Harry quella sera lo porta in un posto a bere, sul piccolo palco vicino al bancone suona un quartetto folk e quella lingua tanto difficile, musicata così, già a Louis piace un po’ di più.
«Lo sai cosa c’era qui prima di questo pub? Un rifugio.» gli comunica Harry con un sorriso, e Louis è sconvolto.
«Non pensi sia quasi romantico, trasformare le atmosfere brutte in qualcosa di piacevole?

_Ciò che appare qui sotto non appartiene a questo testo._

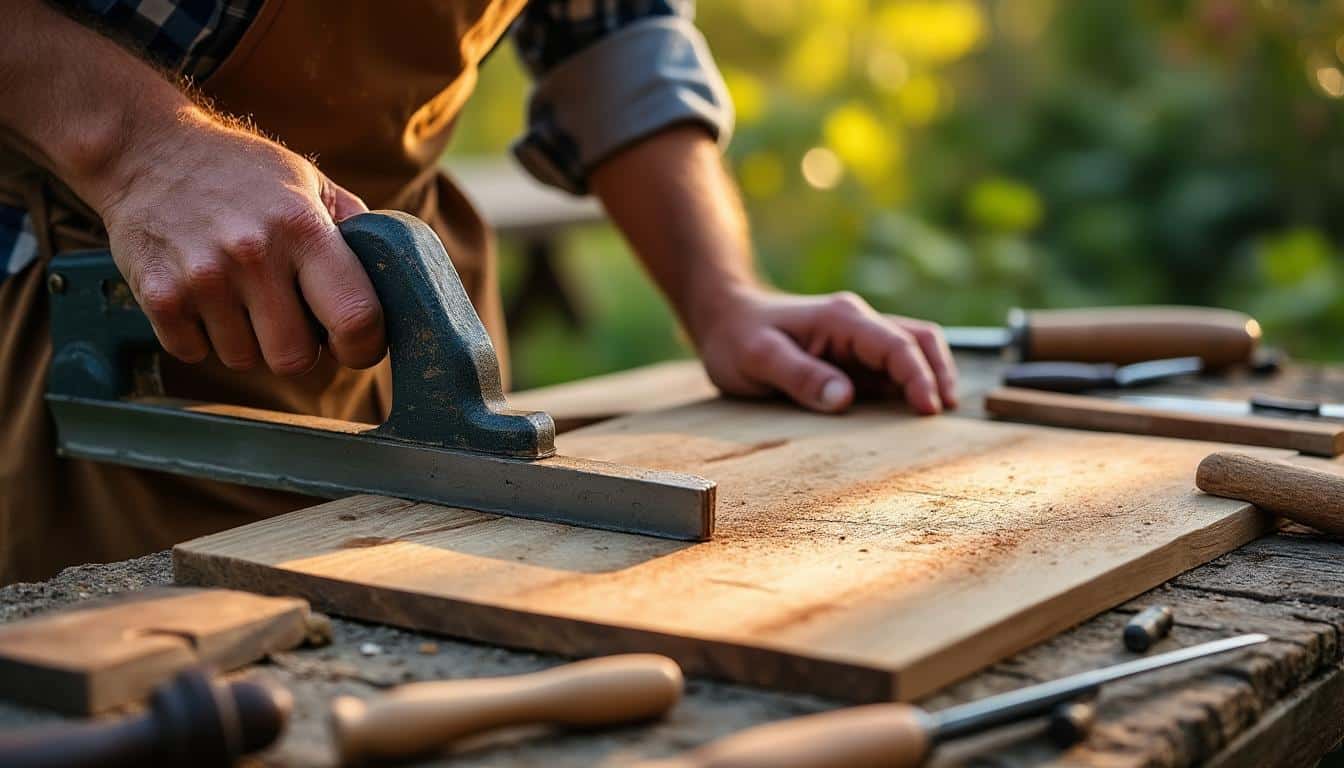 Scie à bois manuelle : guide complet pour bien choisir et utiliser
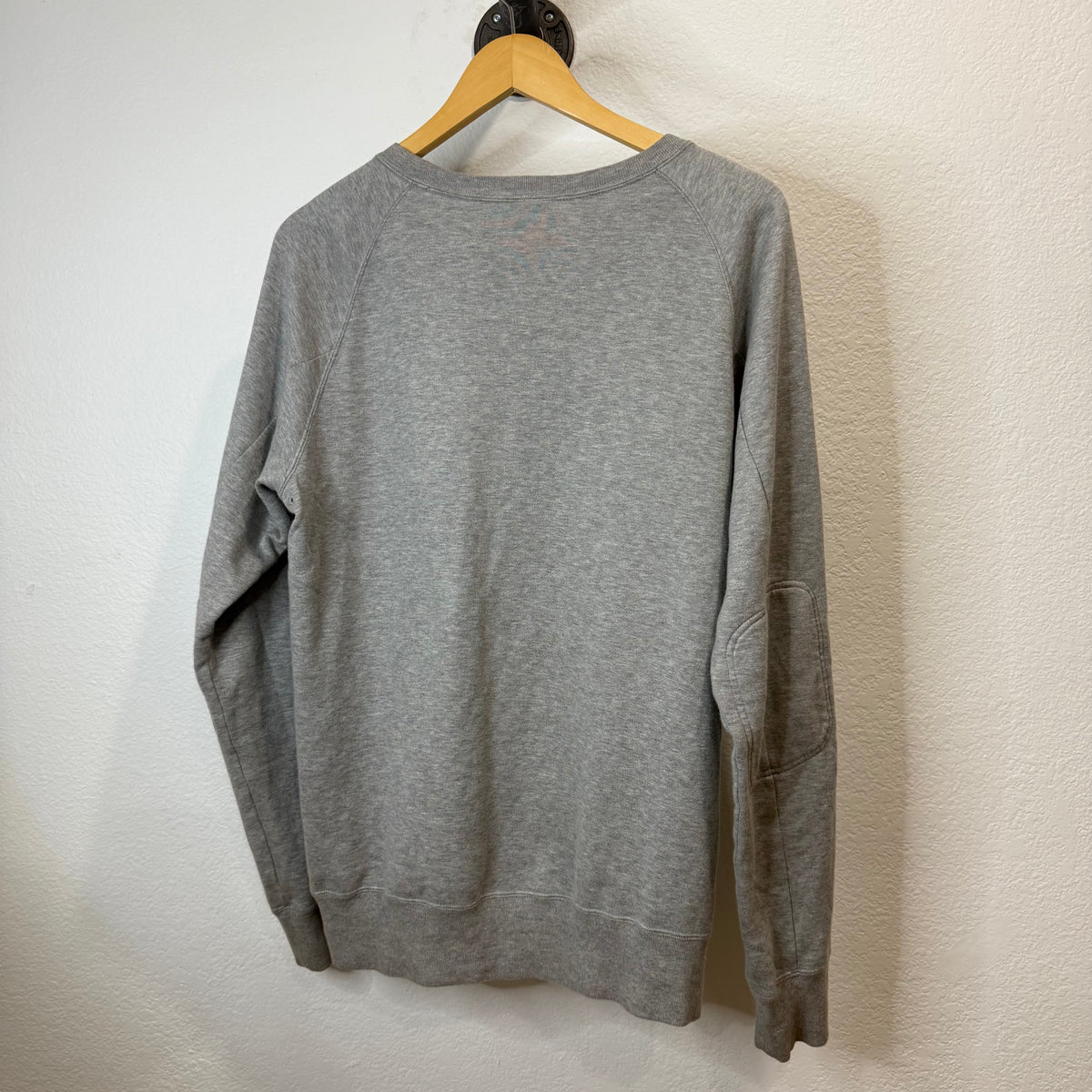 I HEART Number Nine Crewneck Gray - Size L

Un posto dove la gente era impaurita e spaventata in un posto dove si balla spensierati?»
Una volta Harry lo porta in giro per la città e gli fa mangiare la baklva più buona di tutta Sarajevo.
Harry gli dice che non deve sentirsi in colpa se hanno perso con la Slovacchia, perché da quando è arrivato le cose vanno meglio, e non è giusto essere così frustrati.

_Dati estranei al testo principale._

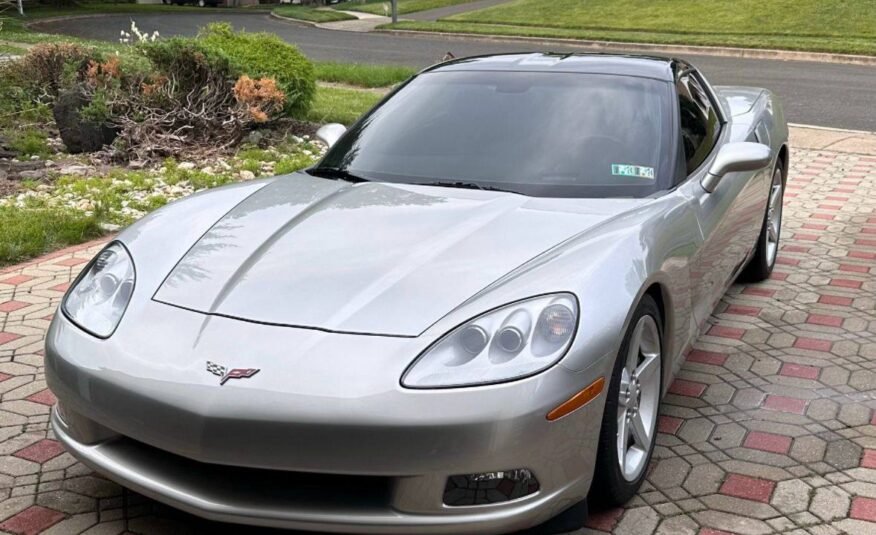 Chevrolet Corvette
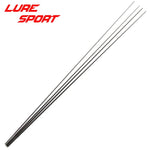LureSport 4pcs 43cm Solid carbon rod blank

Harry gli dice anche che se lui ha scelto quella maglia allora la merita, e nessuno può dirgli il contrario, anzi, dovrebbero soltanto ringraziare qualcuno di molto potente in cielo se Louis ha deciso di giocare per il loro Paese.
Harry gli dice anche che forse è meglio se la smette di leggere i giornali.
Mentre camminano gli mostra una chiazza rossa piuttosto casuale sul pavimento nella piazza tra la cattedrale e la moschea, una delle tante rose di Sarajevo.
«Riempivano i buchi delle granate di resina rossa» Harry lo prende per mano e lo fa inginocchiare a terra con lui.
Louis si chiede se una statua o un monumento non sarebbero stati più appropriati. Più rispettosi.
«Il mondo è pieno di statue ai caduti. Ma questa. Quando ogni giorno cammini sul terreno martoriato della guerra e non ci pensi, e poi invece ne vedi una e ti senti il cuore come pugnalato.»
Quando tornano dalla Lituania, sul pullman che dall’aeroporto li porterà in albergo a Sarajevo  c’è un’atmosfera di esaltazione un po’ brilla. Stanno percorrendo la via dei cecchini, costeggiata da palazzi da cui si sparava anche ai civili. In quel momento nessuno ci fa caso, tranne Louis.
Harry lo guarda pensieroso,  scivola nel posto accanto al suo e lo spinge un po’ contro il vetro del finestrino, poi lo bacia sorridendo.
Alla fine proprio quando contava hanno vinto, per 1-0, e Louis è felice, e ha anche segnato.
In aeroporto tutti cantavano per lui, e non contro di lui. A nessuno importa più da dove viene, sono felici anche loro e forse gli vogliono persino bene.
Ci sono riusciti, andranno ai mondiali per la prima volta.
La gente è scesa tutta in piazza a festeggiare, una gioia dopo tanta sofferenza.
Dalla stanza dell’albergo Louis li sente chiamare ancora il suo nome e sorride ad Harry, che chiama il suo nome anche lui, mentre lo bacia e fa correre le sue dita sul suo corpo.